Now, anyway, school is so fucking stupid. Krystal, yes, your boyfriend cheated on you. Too bad, so sad. Get over it, it’s your own fault for sleeping with him so you can’t use that against him. He didn’t rape you, he didn’t pressure you. Sorry you lost your virginity to someone who was stupid. Your fault for that.

Then, you go and get pissed because he moved on and doesn’t love you. Okay, so you say it’s better for him to die in the Army and if your friends were really your friends you wouln’t go to his funeral. Well fuck you. Fuck you right in the ass you stupid dumb bitch. Paul is my friend. Paul is someone I cared about. You bet your ass I’d go to his funeral.

And you’re suppose to be Christian. Here you are, shoving this shit down our throats and you go and say something like that. Way to go and be a fucking hypocrite. You’re really fucking stupid, you know that? Seriously.

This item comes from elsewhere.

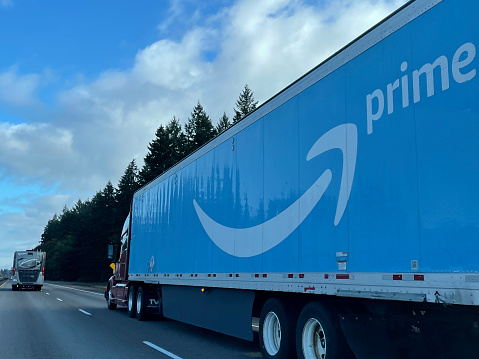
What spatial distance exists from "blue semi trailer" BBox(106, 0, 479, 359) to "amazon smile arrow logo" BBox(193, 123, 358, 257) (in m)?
0.02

To make things worse you go and get pissed off because Paul moved on so quickly. So what happens? When Ashely and Brandon make you feel better, you throw yourself all over Brandon. He’s a fucking Freshman! You’re a Junior you stupid pedophile. Way to go and be gross and totally do what Paul did to you.

You want to know why I think you’re going out with him? Because you’re on the rebound and you want to make Paul jealous. Get over yourself. I doubt you two will last more than two months. I will shit myself if you do. You never showed interst in Brandon before and now all of a sudden you do? It’s because you’re a whore and will fall all over the first guy to give you the fucking time of fucking day!

You’re seriously so stupid. You want to tell the Army Paul broke some stupid rules to get him kicked out of the Army because he broke your heart. Grow the fuck up! Get the fuck over it! You know what? This is HIGH SCHOOL. How much shit lasts outside of high school? Seriously, there isn’t even five percent of high school couples that make it. You know this so don’t be suprised when it ends.

Grow up, move and, and get over it! Stop being a dumb whore who lies all the fucking time about everything. You lie about how much money you have, about how much money your uncle has, about going to Paris over the winter. I bet you even lie about having to do six hours of dance every fucking day.

Not to mention you can’t even do your own fucking homework and you expect your friends to do it. If you can’t do your homework and then say you’re too depressed or you can’t do well screw you bitch. Get out of the class or make time. You can do all your other homework. Pfft, you’ve told me you just don’t feel like doing your homework so that’s why you asked me to do it. Go choke on a cock and do your own damn homework.

Ugh! Krystal, you seriously bug the shit out of me. I swear, if I have to see your fucking face at school, hear your fucking voice, have to be around you for more than three seconds, I will go the fuck off because you’re a stupid bitch. Seriously. You’re worse than fucking Malori.

(Too bad this is only like one of three things pissing me off. Too bad this one is the most recent so it’s pissing me off the most. High school is so gay. Seriously. Gay as all fuck.)

1 Comment
  1. ziquester 15 years ago

    Wouldnt it just make you feel better to beat the hell outta something?